TASK BRIEF »
Transcribe every entry exactly; the images stay out.

DATA FOR THIS EXERCISE »
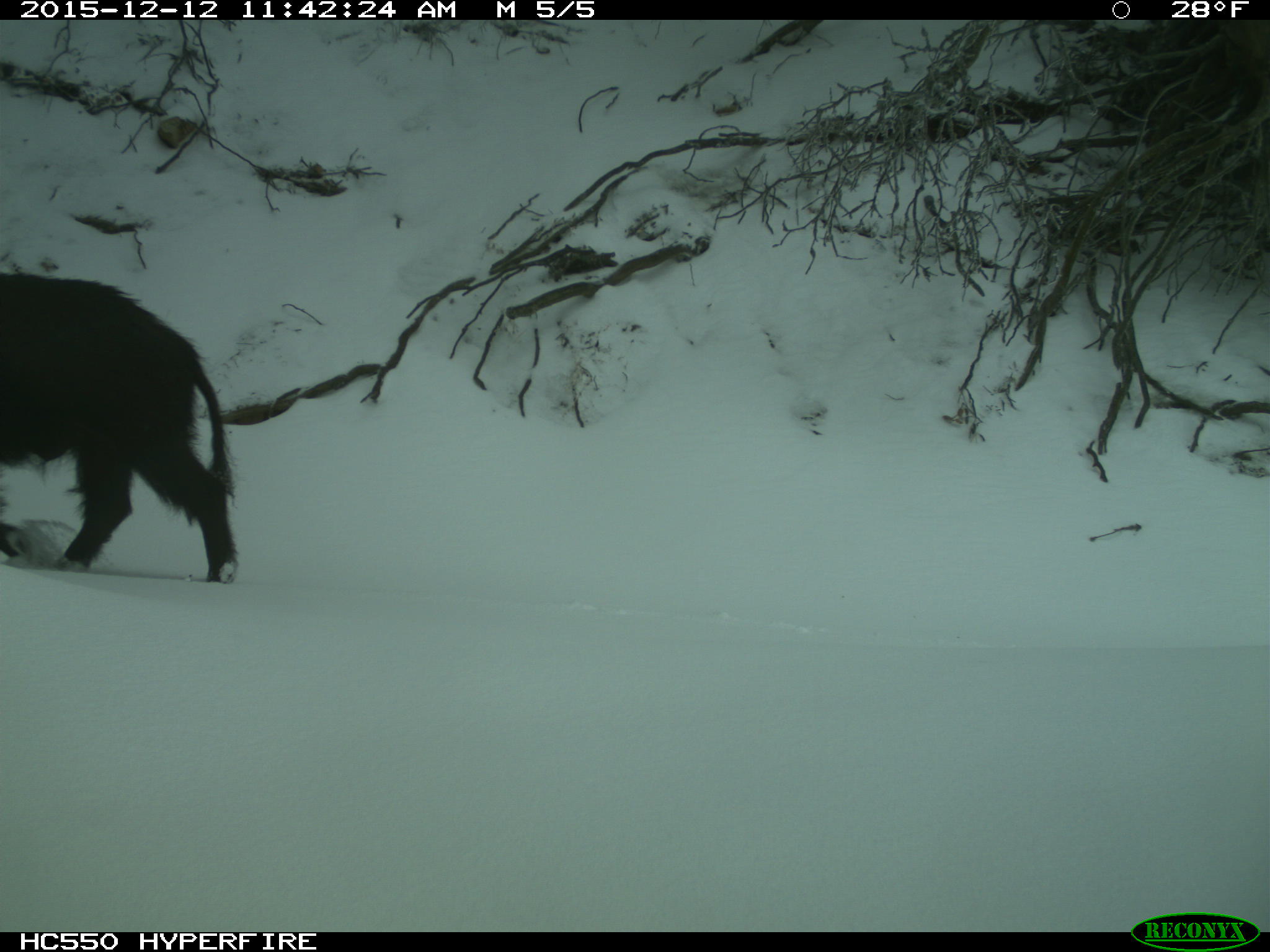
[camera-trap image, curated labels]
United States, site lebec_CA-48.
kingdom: Animalia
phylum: Chordata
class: Mammalia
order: Artiodactyla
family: Suidae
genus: Sus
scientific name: Sus scrofa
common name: wild boar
Sus scrofa (wild boar).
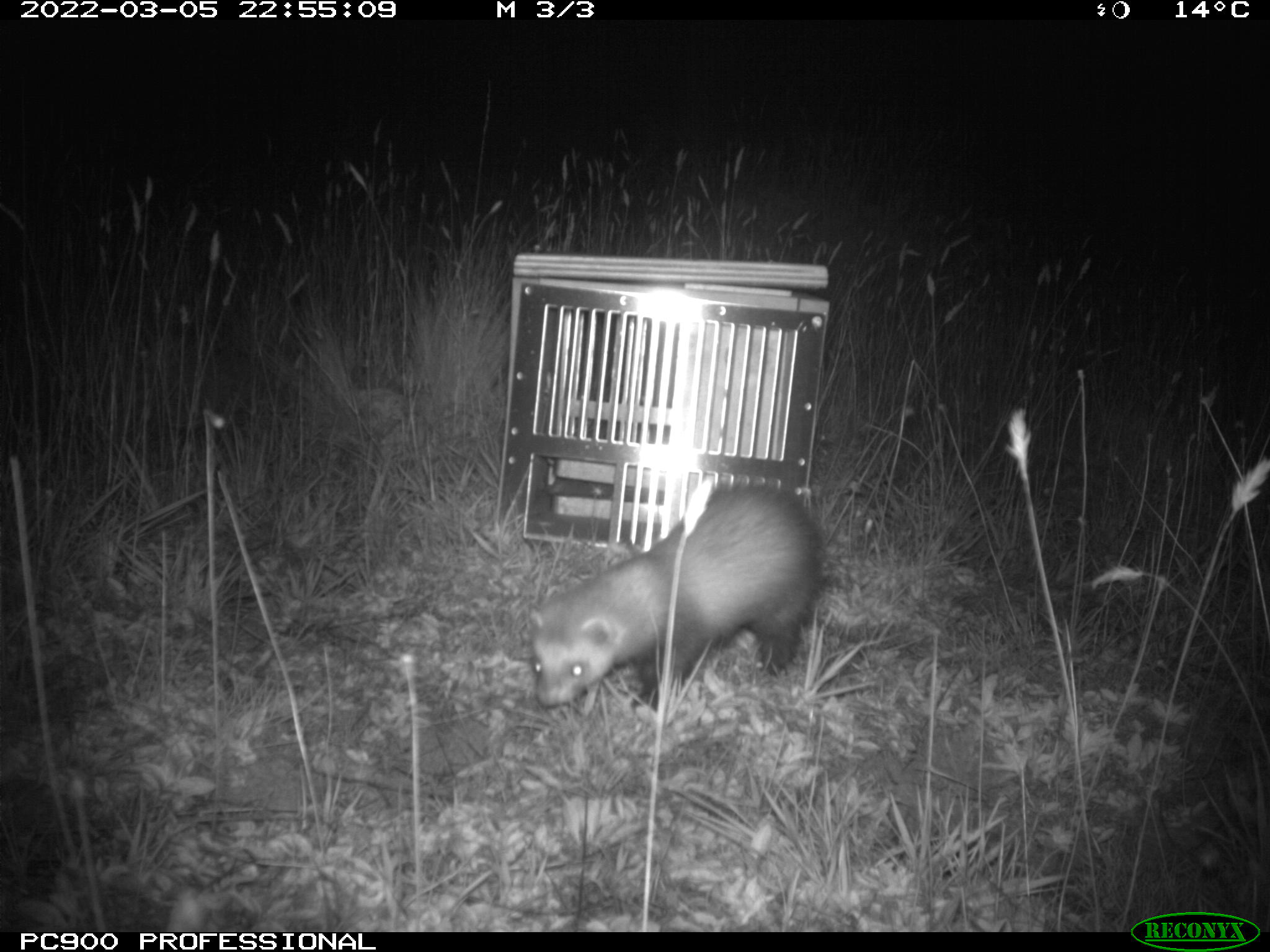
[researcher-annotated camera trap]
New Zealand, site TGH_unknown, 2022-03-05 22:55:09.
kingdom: Animalia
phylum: Chordata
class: Mammalia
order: Carnivora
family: Mustelidae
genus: Mustela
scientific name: Mustela furo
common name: ferret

RESPONSE FOR THIS EXERCISE »
[camera-trap image, curated labels]
United States, site lebec_CA-48.
kingdom: Animalia
phylum: Chordata
class: Mammalia
order: Artiodactyla
family: Suidae
genus: Sus
scientific name: Sus scrofa
common name: wild boar
Sus scrofa (wild boar).
[researcher-annotated camera trap]
New Zealand, site TGH_unknown, 2022-03-05 22:55:09.
kingdom: Animalia
phylum: Chordata
class: Mammalia
order: Carnivora
family: Mustelidae
genus: Mustela
scientific name: Mustela furo
common name: ferret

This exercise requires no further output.